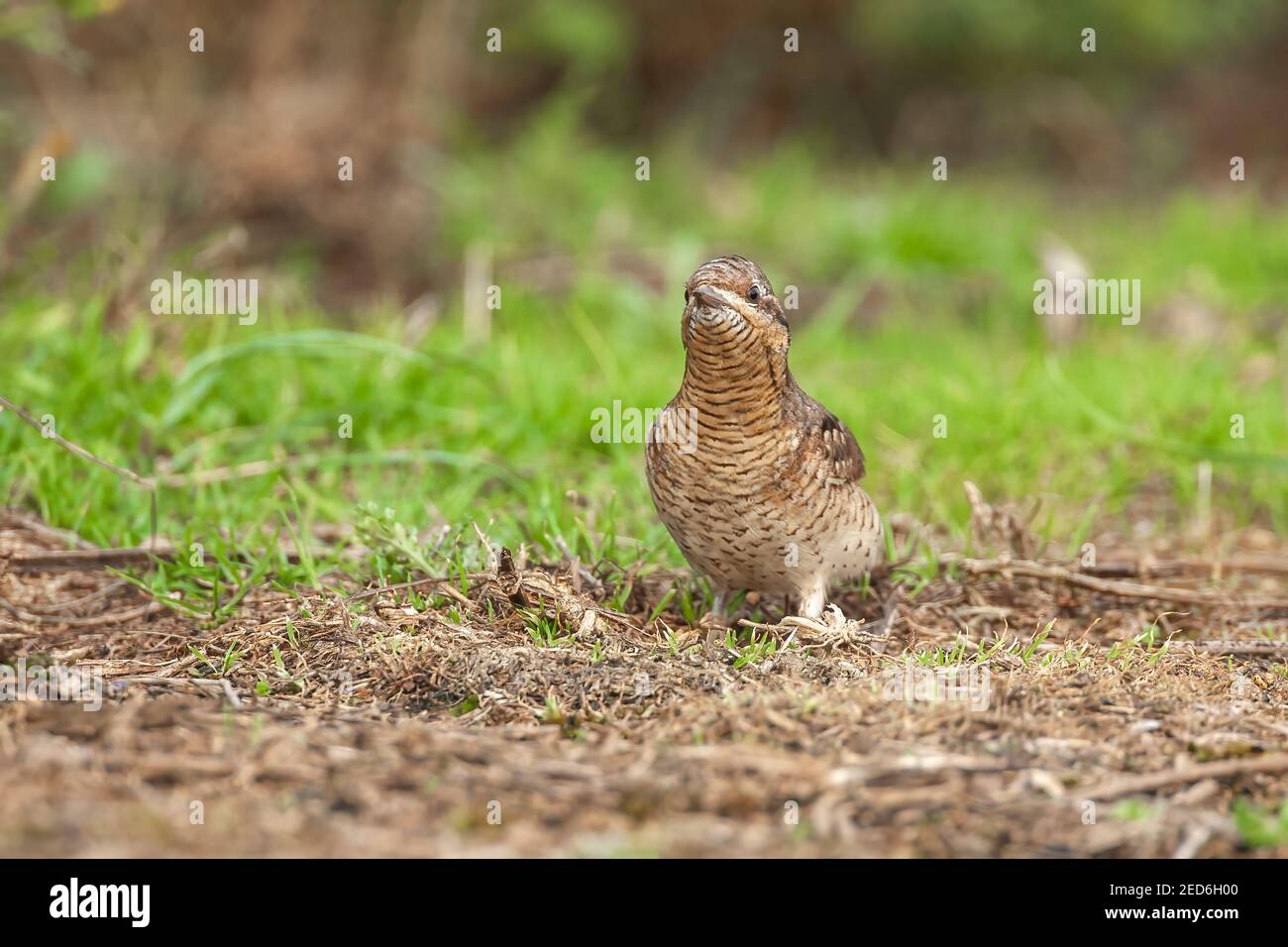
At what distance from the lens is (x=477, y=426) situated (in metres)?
5.78

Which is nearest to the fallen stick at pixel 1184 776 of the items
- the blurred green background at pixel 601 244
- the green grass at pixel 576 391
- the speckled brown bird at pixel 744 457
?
the speckled brown bird at pixel 744 457

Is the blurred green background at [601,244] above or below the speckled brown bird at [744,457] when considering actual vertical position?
above

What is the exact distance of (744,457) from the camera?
393 centimetres

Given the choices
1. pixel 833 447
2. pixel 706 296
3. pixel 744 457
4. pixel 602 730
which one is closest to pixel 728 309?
pixel 706 296

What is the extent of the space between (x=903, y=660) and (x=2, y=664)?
2.30m

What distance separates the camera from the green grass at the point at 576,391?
16.3 feet

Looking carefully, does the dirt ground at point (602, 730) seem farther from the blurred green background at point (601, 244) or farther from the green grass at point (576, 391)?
the blurred green background at point (601, 244)

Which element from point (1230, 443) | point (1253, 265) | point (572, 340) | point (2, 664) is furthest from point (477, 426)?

• TO DO
Please copy the listing above word for word, from start to finish, leaving out the pictures.

• SOLUTION BELOW
At what distance from the lens is (x=477, y=426) situated (in metres)?
5.78

Which is nearest to the fallen stick at pixel 1184 776 of the items
- the blurred green background at pixel 601 244
- the green grass at pixel 576 391
- the speckled brown bird at pixel 744 457
?
the speckled brown bird at pixel 744 457

Is the blurred green background at [601,244] above or below the speckled brown bird at [744,457] when considering actual vertical position?
above

What is the exact distance of (744,457) from the camera?
393 centimetres

Given the choices
1. pixel 833 447
2. pixel 706 296
3. pixel 744 457
4. pixel 602 730
which one is closest to pixel 728 309?
pixel 706 296

What is the extent of the space between (x=903, y=660) and (x=2, y=664)?
2.30m

What distance separates the camera from the green grass at the point at 576,391?
16.3 feet

Looking carefully, does the dirt ground at point (602, 730) seem farther from the blurred green background at point (601, 244) or farther from the green grass at point (576, 391)?
the blurred green background at point (601, 244)

Which element from point (1230, 443) | point (1253, 265) | point (572, 340) | point (2, 664) is furthest from point (477, 426)?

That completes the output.